> _TASK TO COMPLETE_: Copy out the entries verbatim, beginning at the line that contains "At what distance from the shooting location is the" and stopping after the line that contains "3580 millimetres".

> _DATA LINES_:
--- start ---

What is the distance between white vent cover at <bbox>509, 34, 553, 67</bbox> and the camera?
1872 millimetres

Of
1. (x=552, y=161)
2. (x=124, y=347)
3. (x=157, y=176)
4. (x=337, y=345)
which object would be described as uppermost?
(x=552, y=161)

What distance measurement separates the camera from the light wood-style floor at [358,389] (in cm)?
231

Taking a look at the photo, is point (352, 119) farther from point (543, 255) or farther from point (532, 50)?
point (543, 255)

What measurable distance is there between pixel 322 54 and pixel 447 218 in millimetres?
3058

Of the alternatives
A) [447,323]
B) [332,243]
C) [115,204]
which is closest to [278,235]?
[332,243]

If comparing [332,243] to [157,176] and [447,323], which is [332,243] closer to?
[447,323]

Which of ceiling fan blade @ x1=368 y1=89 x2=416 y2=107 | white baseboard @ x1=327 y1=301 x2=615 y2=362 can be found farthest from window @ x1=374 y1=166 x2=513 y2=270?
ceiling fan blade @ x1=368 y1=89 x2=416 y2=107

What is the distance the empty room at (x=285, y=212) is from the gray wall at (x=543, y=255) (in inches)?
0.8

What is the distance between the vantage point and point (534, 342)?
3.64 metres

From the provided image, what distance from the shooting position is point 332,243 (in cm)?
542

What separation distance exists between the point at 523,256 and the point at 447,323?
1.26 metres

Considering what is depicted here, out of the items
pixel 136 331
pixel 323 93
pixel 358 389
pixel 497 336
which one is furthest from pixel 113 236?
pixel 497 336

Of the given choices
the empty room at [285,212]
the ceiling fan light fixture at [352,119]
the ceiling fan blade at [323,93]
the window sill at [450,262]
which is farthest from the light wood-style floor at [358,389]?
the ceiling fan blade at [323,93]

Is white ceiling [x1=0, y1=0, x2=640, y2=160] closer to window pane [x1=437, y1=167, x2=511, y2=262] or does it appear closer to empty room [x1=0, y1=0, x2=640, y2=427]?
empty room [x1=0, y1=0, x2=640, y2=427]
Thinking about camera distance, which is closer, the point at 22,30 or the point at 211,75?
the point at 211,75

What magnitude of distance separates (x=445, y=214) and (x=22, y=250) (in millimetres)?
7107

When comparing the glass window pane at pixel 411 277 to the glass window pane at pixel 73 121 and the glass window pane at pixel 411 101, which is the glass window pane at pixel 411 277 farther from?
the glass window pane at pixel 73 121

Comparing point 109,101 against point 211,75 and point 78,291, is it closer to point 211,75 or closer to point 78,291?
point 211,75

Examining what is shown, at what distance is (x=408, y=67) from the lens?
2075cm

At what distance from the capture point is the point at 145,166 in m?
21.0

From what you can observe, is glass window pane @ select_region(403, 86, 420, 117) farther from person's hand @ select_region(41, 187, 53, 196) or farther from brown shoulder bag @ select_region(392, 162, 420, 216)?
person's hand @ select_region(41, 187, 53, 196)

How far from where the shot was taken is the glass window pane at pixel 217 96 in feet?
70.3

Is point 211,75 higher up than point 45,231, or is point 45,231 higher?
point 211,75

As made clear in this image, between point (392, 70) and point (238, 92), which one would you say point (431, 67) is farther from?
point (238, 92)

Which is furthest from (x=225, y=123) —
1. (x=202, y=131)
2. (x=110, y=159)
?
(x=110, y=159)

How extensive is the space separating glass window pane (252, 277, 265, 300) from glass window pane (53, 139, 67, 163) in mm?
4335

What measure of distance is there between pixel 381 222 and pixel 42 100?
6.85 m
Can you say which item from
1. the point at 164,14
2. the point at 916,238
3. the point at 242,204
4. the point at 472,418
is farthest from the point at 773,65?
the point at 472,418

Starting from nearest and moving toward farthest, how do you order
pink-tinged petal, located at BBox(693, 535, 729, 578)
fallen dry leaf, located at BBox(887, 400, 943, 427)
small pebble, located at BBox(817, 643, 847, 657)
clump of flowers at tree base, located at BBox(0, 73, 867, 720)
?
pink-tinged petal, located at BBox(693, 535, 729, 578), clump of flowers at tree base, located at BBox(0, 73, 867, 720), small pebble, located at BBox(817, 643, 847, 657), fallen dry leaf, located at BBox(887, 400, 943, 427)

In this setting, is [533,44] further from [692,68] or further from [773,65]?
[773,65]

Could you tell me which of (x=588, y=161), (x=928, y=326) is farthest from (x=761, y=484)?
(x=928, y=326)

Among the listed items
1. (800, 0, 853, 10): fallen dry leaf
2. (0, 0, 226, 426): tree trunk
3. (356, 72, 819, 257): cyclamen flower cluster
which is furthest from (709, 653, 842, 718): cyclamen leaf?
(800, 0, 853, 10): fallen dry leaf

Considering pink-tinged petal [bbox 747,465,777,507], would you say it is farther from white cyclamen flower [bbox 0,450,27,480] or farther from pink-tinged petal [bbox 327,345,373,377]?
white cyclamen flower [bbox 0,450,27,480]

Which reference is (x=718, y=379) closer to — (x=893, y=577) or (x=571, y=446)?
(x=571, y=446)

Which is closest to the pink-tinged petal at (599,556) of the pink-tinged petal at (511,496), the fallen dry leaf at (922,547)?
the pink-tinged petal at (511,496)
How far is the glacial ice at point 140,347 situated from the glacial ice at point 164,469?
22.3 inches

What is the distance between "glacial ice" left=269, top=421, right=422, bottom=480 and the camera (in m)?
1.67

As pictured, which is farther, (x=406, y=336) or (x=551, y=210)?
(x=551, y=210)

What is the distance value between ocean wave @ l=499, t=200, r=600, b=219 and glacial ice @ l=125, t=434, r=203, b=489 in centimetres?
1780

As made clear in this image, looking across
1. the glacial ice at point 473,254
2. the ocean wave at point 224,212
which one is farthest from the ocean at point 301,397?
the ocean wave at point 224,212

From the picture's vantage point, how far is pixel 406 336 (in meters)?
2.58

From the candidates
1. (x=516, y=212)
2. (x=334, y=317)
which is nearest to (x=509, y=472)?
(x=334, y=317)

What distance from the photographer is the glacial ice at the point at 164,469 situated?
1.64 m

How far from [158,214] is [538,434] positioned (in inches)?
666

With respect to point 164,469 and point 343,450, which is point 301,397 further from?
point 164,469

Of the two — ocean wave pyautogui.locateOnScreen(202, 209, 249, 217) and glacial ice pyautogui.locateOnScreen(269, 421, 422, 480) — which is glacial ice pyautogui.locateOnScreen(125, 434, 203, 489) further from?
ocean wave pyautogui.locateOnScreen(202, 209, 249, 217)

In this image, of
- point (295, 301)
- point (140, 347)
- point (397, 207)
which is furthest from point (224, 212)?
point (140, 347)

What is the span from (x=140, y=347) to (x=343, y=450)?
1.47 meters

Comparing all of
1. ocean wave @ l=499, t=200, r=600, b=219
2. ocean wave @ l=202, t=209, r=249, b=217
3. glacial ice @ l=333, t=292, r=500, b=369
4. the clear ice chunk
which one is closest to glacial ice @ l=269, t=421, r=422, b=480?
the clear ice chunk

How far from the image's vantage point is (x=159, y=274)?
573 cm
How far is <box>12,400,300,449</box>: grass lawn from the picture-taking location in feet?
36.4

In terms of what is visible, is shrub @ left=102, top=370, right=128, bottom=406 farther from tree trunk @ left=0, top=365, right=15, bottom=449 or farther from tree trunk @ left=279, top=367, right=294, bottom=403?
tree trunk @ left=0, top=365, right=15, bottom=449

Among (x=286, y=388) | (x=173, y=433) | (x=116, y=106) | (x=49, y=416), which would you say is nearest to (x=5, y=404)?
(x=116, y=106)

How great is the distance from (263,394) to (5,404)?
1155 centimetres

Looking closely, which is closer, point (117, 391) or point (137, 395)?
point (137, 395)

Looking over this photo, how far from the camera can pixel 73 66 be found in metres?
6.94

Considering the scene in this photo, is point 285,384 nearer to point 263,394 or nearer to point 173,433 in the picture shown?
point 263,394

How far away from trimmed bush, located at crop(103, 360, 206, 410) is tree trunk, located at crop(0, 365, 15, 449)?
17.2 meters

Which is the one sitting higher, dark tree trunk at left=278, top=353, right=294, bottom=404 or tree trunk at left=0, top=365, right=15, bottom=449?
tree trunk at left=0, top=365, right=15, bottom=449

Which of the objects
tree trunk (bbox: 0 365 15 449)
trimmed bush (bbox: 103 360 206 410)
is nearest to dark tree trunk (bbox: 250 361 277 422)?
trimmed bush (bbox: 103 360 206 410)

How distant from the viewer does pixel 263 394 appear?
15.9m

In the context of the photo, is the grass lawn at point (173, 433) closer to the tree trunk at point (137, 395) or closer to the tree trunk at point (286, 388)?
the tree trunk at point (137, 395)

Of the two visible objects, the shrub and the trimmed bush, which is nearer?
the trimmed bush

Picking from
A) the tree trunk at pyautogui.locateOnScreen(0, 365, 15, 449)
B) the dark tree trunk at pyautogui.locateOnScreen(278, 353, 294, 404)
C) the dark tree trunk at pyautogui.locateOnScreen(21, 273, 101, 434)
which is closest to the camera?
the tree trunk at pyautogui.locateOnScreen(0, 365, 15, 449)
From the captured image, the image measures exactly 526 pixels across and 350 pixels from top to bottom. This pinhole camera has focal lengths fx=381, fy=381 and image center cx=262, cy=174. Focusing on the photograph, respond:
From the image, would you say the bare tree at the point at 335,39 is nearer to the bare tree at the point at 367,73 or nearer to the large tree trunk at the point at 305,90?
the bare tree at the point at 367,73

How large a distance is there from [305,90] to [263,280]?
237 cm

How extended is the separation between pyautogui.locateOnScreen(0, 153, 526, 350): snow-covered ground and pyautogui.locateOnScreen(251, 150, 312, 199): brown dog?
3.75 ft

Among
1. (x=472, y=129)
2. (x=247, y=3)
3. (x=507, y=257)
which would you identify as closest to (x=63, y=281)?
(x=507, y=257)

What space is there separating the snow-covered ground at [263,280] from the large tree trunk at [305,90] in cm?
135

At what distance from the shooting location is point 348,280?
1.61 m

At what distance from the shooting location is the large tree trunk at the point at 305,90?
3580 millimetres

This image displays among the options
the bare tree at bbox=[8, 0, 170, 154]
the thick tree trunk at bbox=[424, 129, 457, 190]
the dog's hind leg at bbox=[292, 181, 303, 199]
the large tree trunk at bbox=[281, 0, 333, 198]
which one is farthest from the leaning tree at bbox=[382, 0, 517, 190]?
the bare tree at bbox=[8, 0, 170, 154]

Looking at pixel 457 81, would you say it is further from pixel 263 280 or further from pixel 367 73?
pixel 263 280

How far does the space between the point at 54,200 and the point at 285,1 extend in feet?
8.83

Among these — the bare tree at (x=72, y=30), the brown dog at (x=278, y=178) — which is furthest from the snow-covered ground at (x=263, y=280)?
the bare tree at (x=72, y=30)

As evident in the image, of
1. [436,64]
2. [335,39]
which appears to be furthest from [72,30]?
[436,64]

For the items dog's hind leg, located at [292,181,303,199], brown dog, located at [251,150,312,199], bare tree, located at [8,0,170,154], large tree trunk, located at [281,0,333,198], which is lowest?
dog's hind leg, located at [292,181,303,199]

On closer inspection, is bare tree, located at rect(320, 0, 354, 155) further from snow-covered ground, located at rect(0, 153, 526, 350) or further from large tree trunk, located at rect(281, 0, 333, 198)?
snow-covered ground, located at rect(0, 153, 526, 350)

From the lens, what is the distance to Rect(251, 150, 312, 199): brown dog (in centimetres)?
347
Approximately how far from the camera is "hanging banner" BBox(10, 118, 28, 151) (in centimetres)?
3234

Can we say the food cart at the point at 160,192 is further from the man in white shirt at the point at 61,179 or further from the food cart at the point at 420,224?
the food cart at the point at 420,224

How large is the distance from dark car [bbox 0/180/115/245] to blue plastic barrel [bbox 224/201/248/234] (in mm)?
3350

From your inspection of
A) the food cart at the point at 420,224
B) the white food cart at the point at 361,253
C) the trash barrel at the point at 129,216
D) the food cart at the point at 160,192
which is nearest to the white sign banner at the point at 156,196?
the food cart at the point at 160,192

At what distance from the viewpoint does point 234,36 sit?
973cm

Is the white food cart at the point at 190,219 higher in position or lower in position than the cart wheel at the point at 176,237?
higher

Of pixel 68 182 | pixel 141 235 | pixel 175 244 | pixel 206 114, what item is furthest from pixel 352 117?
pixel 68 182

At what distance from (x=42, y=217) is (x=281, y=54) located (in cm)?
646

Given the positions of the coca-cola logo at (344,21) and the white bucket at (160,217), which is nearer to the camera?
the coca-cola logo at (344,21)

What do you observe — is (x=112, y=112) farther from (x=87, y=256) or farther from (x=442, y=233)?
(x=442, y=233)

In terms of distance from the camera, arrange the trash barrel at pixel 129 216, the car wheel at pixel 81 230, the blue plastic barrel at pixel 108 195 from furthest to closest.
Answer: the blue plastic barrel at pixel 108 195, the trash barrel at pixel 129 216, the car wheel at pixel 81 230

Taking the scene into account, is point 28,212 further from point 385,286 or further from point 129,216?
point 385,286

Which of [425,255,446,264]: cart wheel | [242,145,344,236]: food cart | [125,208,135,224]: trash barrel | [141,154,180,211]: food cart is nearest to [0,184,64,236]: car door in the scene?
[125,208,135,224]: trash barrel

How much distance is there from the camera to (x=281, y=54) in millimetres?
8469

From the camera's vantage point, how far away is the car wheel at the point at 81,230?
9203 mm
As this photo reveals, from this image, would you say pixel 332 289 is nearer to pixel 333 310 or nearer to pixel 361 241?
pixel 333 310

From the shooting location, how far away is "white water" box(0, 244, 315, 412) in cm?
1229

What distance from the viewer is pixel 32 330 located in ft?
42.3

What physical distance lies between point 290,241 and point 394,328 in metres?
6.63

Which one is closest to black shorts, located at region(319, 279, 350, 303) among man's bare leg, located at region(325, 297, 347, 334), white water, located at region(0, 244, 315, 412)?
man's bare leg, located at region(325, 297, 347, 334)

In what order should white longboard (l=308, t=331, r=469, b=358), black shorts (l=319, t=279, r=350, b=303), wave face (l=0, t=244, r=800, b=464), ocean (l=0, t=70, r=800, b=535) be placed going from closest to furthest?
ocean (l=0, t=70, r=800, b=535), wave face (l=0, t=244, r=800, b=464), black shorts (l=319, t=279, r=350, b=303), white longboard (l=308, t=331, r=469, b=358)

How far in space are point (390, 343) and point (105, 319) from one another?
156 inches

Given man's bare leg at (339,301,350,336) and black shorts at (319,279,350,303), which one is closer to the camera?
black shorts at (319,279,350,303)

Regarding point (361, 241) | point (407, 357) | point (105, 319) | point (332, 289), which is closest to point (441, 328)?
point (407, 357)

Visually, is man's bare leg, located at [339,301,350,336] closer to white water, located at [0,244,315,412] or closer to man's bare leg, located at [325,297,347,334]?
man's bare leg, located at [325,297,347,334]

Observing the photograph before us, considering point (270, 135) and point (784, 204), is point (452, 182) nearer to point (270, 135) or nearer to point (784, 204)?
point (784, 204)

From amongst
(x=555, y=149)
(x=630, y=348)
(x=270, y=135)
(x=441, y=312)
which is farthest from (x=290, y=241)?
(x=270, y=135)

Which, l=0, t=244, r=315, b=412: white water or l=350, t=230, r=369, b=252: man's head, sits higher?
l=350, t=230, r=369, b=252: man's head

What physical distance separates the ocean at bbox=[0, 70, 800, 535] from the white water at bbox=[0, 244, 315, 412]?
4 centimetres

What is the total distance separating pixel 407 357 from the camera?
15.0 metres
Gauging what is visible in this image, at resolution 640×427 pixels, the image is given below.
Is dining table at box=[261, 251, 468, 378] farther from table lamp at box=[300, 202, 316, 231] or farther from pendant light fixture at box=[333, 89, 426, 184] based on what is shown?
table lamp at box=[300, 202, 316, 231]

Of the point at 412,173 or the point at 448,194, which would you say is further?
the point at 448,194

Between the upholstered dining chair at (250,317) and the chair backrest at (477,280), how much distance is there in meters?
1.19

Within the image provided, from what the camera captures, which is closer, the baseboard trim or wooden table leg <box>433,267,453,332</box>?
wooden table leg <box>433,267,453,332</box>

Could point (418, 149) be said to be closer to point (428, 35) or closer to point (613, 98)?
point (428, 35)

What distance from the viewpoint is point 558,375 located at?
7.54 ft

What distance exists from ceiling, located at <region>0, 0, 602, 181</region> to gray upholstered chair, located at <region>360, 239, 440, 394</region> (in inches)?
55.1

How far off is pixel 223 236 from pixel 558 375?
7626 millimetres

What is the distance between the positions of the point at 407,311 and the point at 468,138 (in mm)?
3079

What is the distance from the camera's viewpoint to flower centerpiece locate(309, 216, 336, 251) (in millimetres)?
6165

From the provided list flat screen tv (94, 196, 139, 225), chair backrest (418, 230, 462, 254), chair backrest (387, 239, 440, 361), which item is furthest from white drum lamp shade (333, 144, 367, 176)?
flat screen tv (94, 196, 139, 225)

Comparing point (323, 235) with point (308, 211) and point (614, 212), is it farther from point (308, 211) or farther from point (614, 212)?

--- end ---

> _ANSWER FOR THE TASK_:
At what distance from the shooting location is the large tree trunk at the point at 305,90?
3580 millimetres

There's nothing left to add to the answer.